Наверное, какие-то мысли отражаются у меня на лице, потому что в голосе Ольги я слышу беспокойство. Она даже не пытается сопротивляться, хотя я знаю, что не потерпел бы и бунт тоже. Вот в чем вся хрень наших с ней отношений: никогда не будет нормально, даже если она вытянется, а потом сложится, а потом станцует на игольном ушке — я все равно буду недоволен. И не потому, что я придурок (хотя и поэтому тоже). Все куда прозаичнее — это просто совсем не та женщина. Да, она удобная, комфортная, но тоже самое можно сказать и о качественных бумажных полотенцах.
— Платье отличное. — Я вымучиваю что-то очень отдаленно похожее на улыбку.
Мы оба понимаем, что моим словам — грош цена в базарный день. И я надеюсь, что вот сейчас она, наконец, перестанет быть удобным одноразовым бумажным полотенцем, проявит характер и пошлет меня к черту. Ну или куда подальше. Потому что если это сделаю я — будет куда больнее. Но Ольга молчит.

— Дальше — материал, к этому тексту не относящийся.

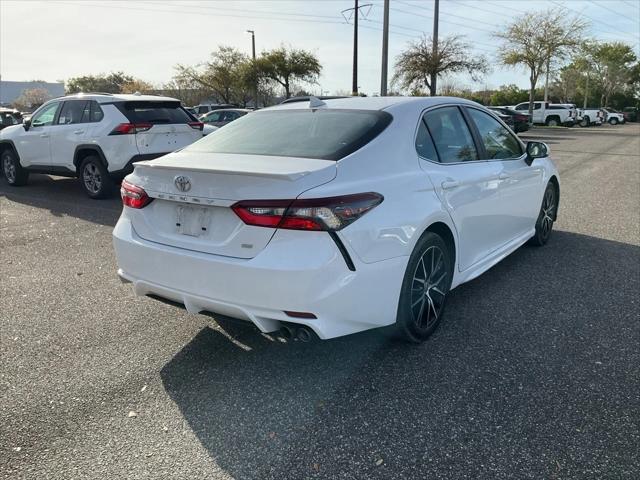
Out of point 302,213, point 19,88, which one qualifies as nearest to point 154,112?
point 302,213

Мой взгляд цепляет трущегося неподалеку Валенка. Снова он весь какой-то слишком … прилизанный. Свитер, штаны, идиотские кеды: вроде ничего такого, все лбы его возраста сейчас так одеваются. Более того, почти уверен, что здесь не обошлось без подсказок моей малышки — наверняка одевает его, словно он долбанный Кен[3], тешится, словно с игрушкой. В ведь скорее всего, ей тоже просто удобно вот с этим малахольным тюфяком, как и мне с Ольгой.

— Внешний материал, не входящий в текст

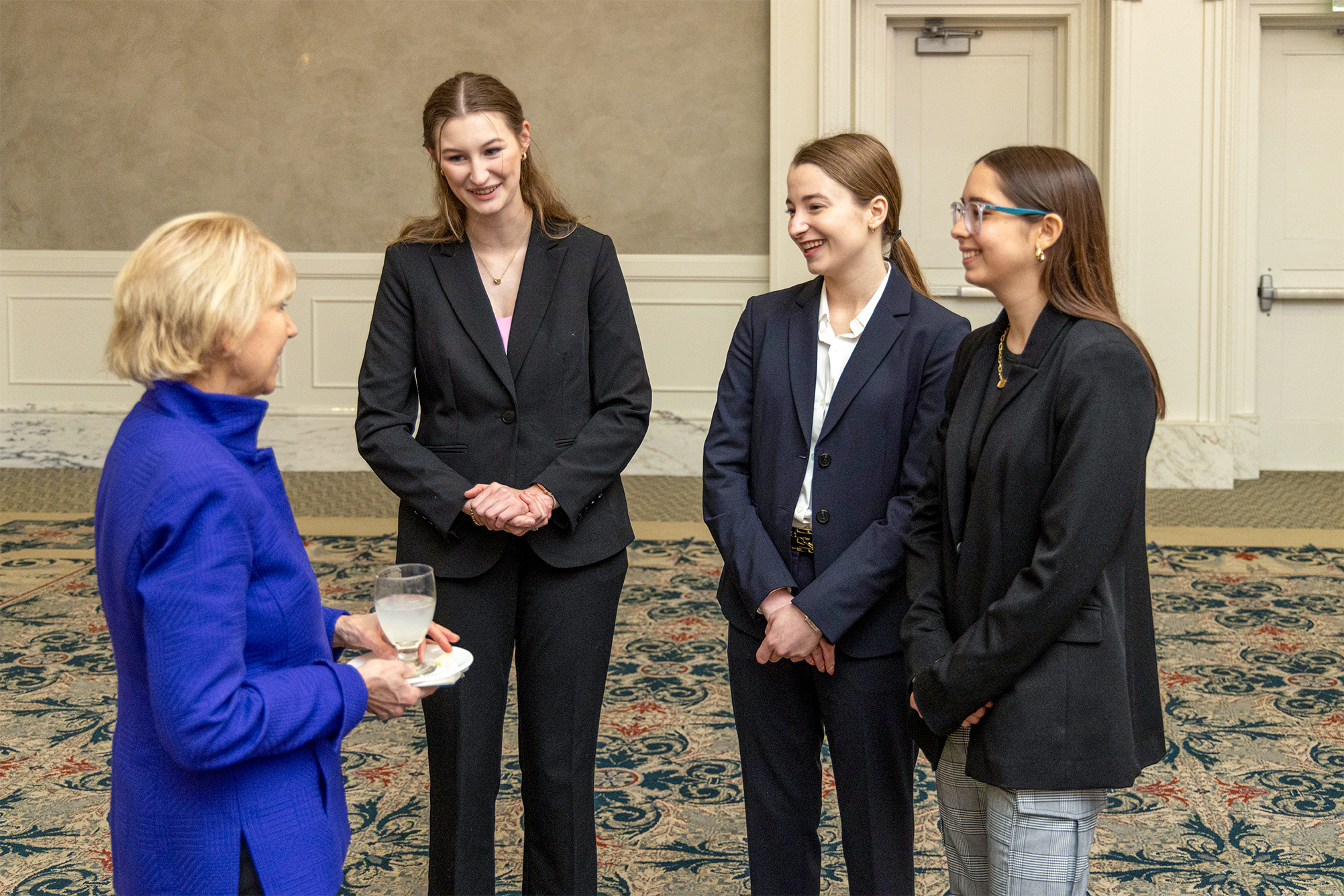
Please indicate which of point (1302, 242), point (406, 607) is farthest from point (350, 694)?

— Собираешься жениться на ней, Валенок? — спрашиваю я достаточно громко, чтобы он точно понял, к кому обращаются.
Ботан медленно поворачивает голову в мою сторону и как-то не слишком по-ботански улыбается в ответ. Я бы даже сказал, что в этой ухмылке есть проблески дерзости. И мне это даже нравится. Потому что одно дело наезжать на мокрого щеночка, и совсем другое — врезать в табло наглому переводняку овчарки и бульдога.
— Тебя это волнует? — вопросом на вопрос отвечает ботан.
— Еще как, она ведь моя сестричка. Единственная и любимая, я за нее руки оторву, и ноги оторву, и голову откручу, и вообще могу устроить незабываемую встречу с травматологом.
Засранец подходит ко мне, закладывает пальцы в карманы брюк спереди и, понизив голос, шепчет:
— Ревнуешь что ли?
Честно говоря, я поражен. То есть у слизняка успел прорости хребет или он все это время просто неплохо притворялся? Чувствую, что ладонь автоматически собралась в кулак — боксер я или нет, в конце концов, пусть и любитель. И душа поет от предвкушения кровавого месива, в которое я превращу наглую рожу Валенка, но меня прерывает появление Бон-Бон.